The area of the triangle is:
\dfrac{1}{2}\times\left(BC \times AB\right)
We know that:
\tan{\widehat{C}} = \dfrac{AB}{BC}
And:
- \widehat{C}= 30^\circ
- \tan{30^\circ} = \dfrac{\sqrt{3}}{3}
Therefore:
\dfrac{\sqrt{3}}{3} = \dfrac{3}{BC}
BC = \dfrac{9}{\sqrt{3}} = 3\sqrt{3}
The area of the triangle is:
\dfrac{1}{2} \times AB \times BC = \dfrac{1}{2} \times3 \times 3{\sqrt{3}} = \dfrac{9{\sqrt{3}} }{2}
The area of the triangle is \dfrac{9{\sqrt{3}} }{2}.
The area of the triangle is:
\dfrac{1}{2}\times\left(BC \times AH\right)
Using the Pythagoras theorem, we have:
AH = \sqrt{5^2 - 3^2} = 4
Therefore:
S = \dfrac{1}{2} \times 6 \times 4 = 12
The area of this triangle is 12.
The area of the triangle is:
S = \dfrac{1}{2} \times BC \times AH
Using the Pythagoras theorem, we have:
AH = \sqrt{4^2 - 2^2} = \sqrt{12}= 2\sqrt{3}
Therefore:
S = \dfrac{1}{2} \times 4 \times 2\sqrt{3} = 4\sqrt{3}
The area of this triangle is 4\sqrt{3}.
The area of the triangle is:
\dfrac{1}{2}\times\left(BC \times AH\right)
Or:
\dfrac{1}{2}\times\left[\left(BH+HC\right) \times AH\right]

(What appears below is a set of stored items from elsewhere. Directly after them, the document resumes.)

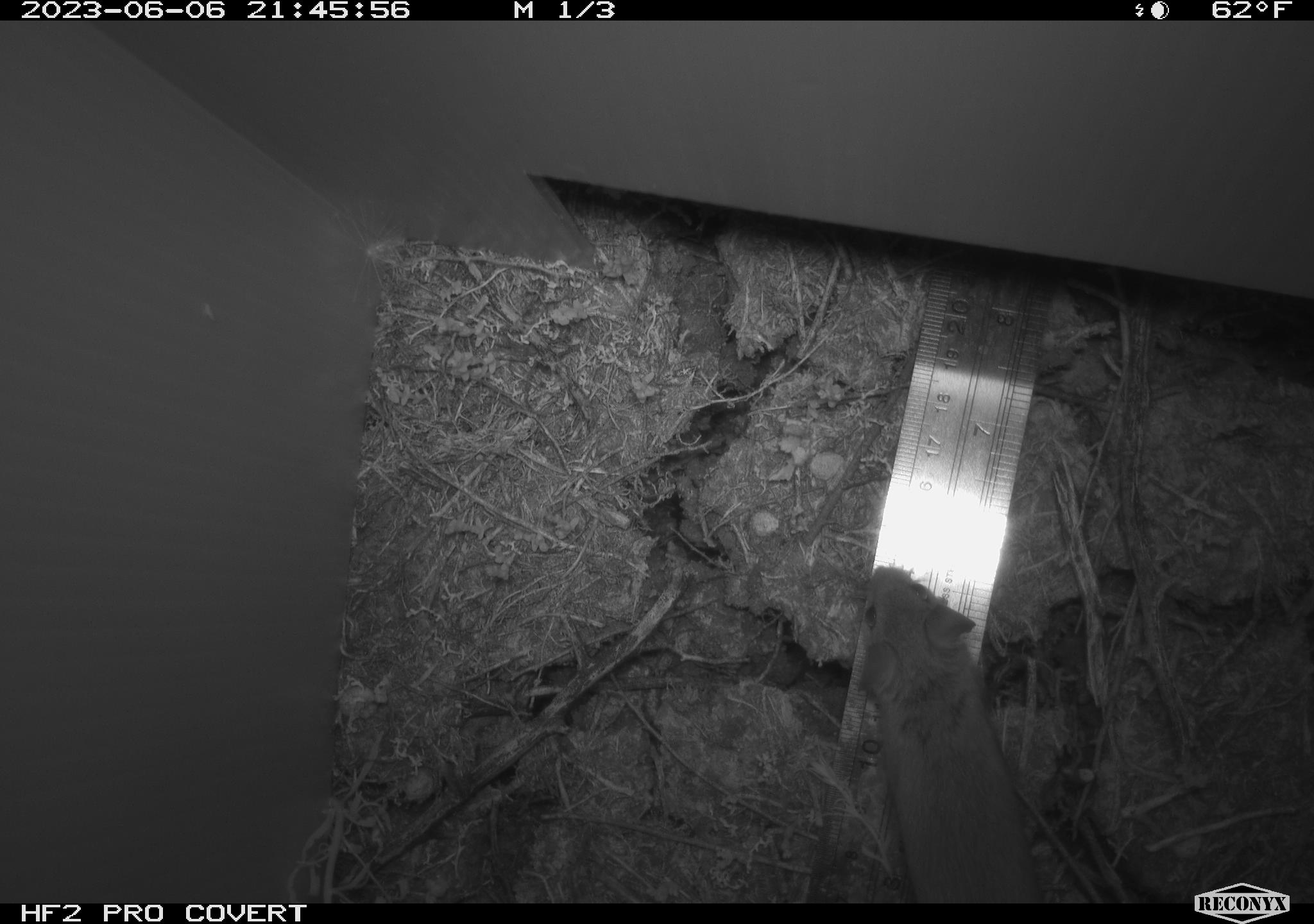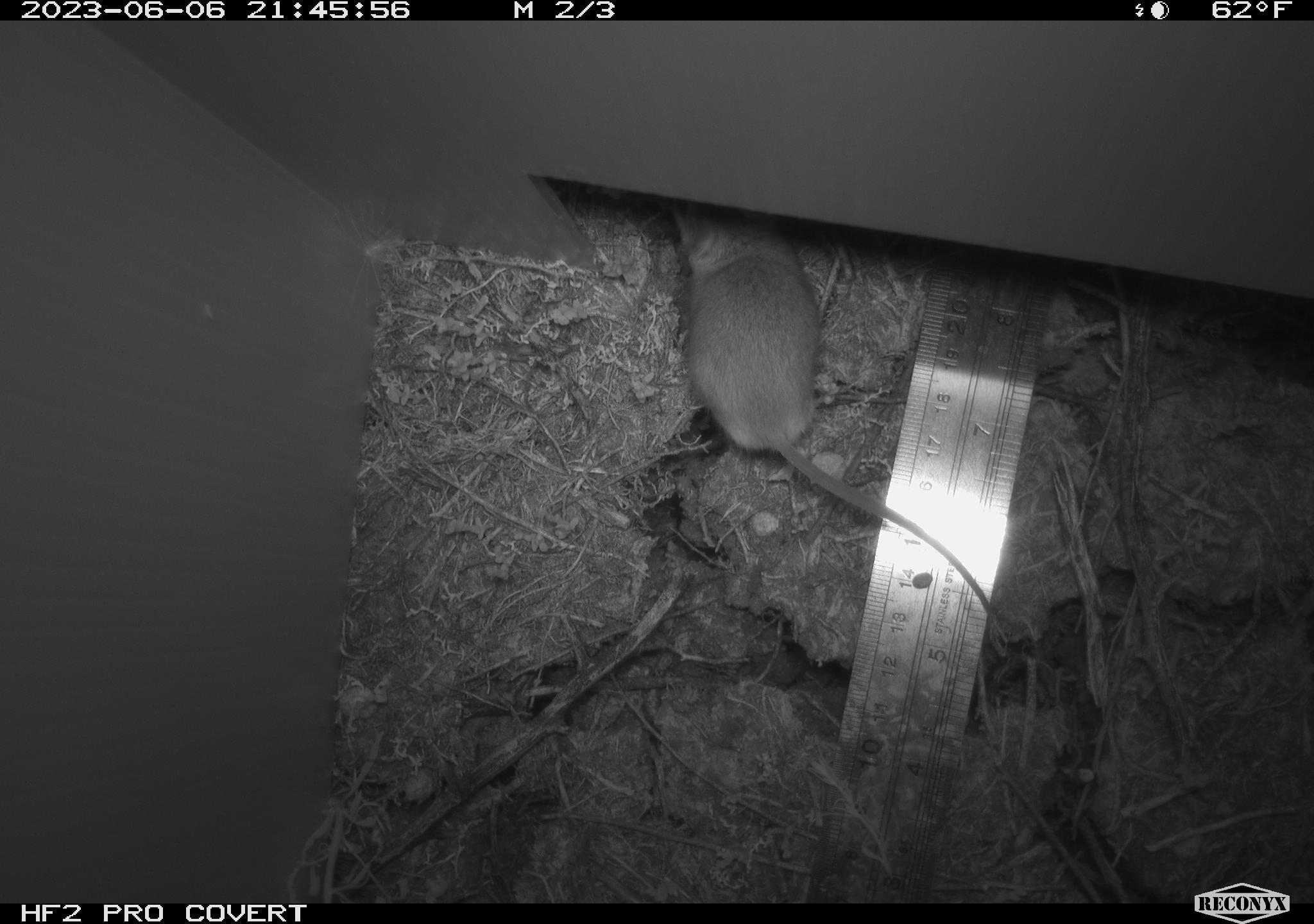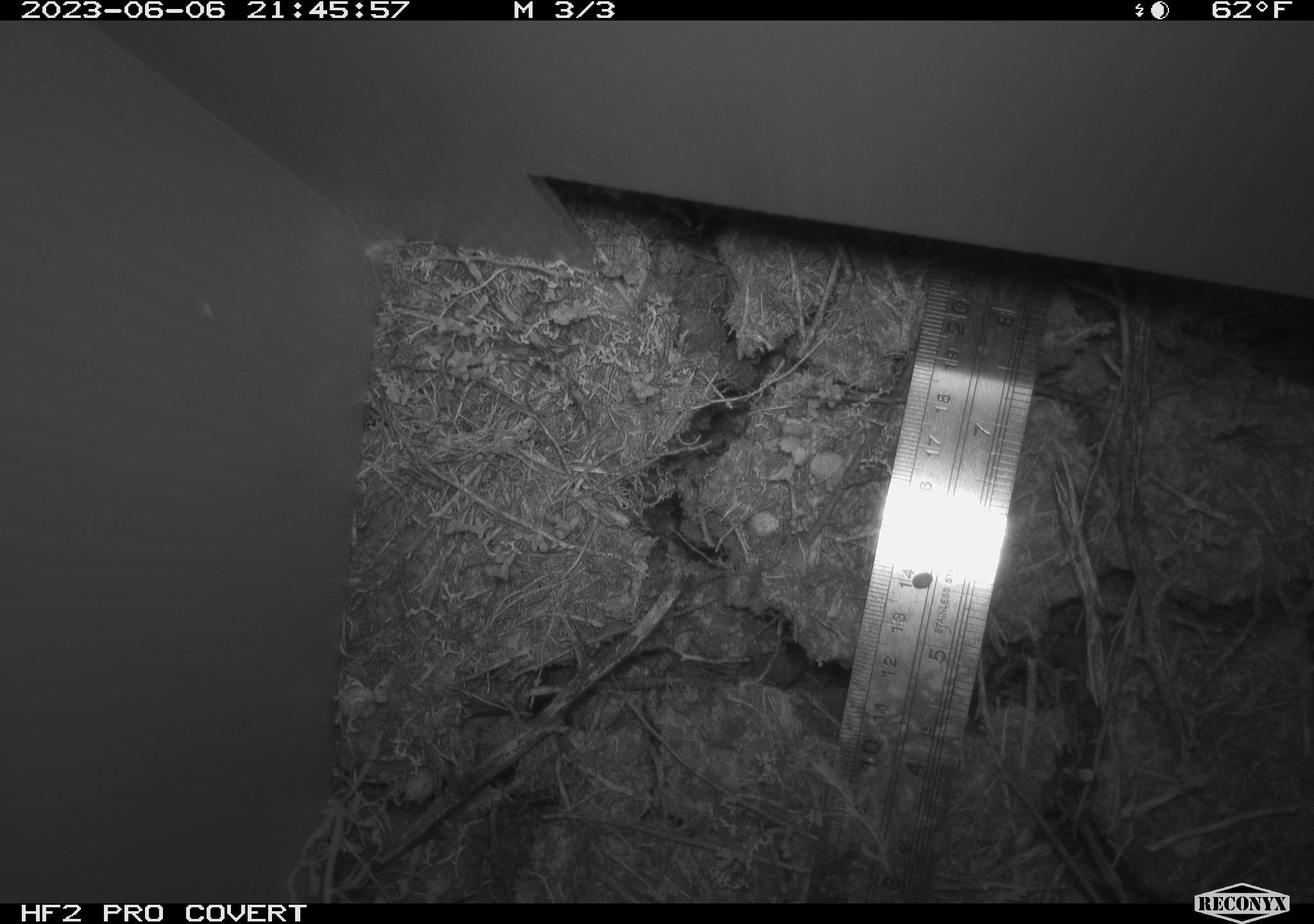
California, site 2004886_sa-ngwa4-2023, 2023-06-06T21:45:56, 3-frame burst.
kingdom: Animalia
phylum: Chordata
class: Mammalia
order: Rodentia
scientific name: Rodentia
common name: mouse species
Mouse species (Rodentia).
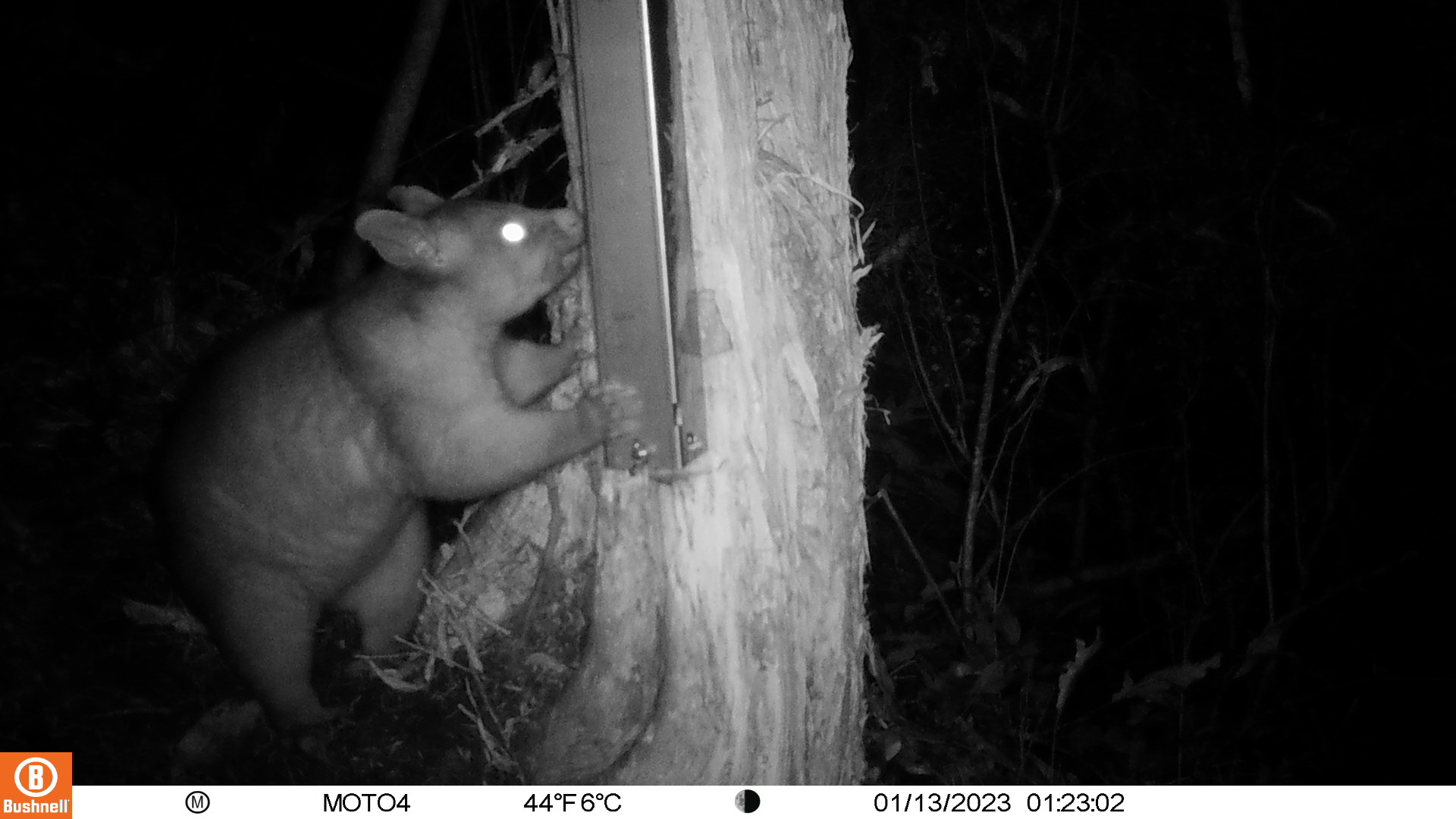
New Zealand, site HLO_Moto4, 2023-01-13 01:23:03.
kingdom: Animalia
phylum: Chordata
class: Mammalia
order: Diprotodontia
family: Phalangeridae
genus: Trichosurus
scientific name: Trichosurus vulpecula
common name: common brushtail possum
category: possum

Using the Pythagoras theorem, we have:
BH = \sqrt{5^2-3^2}= 4
Also:
HC=\sqrt{6^2-3^2} = \sqrt{27}
The area of the triangle is:
\dfrac{1}{2}\times\left[\left(BH+HC\right) \times AH\right]=\dfrac{1}{2}\times\left[\left(4+\sqrt{27}\right) \times 3\right]=\dfrac{3}{2}\left(4+\sqrt{27}\right)
The area of the triangle is \dfrac{3}{2}\left(4+\sqrt{27}\right).
The area of the triangle with sides a and b, and the included angle \theta, can be computed using the following formula:
A=\dfrac{1}{2}a.b \sin \left(\theta\right)
Therefore:
A=\dfrac{1}{2} \times 2 \times\sqrt2 \times \sin \left(45^\circ\right)
\dfrac{1}{2} \times 2 \times\sqrt2 \times \dfrac{\sqrt{2}}{2}
A=1
The area of the triangle is 1.
The area of the triangle is:
\dfrac{1}{2}\times\left(BC \times AH\right) or \dfrac{1}{2}\times\left[\left(BH+HC\right) \times AH\right]
We know that:
- \tan{\widehat{C}} = \dfrac{AH}{BH}
- \tan{\widehat{B}} = \dfrac{AH}{CH}
We also have:
- \widehat{C}= 45^\circ
- \widehat{B}= 45^\circ
- \tan{45^\circ}= 1
We can write:
1 = \dfrac{2}{BH} \Rightarrow BH = 2
1 = \dfrac{2}{CH} \Rightarrow CH=2
The area of the triangle is:
\dfrac{1}{2} \times 2 \times \left(2+2\right)=4
The area of the triangle is 4.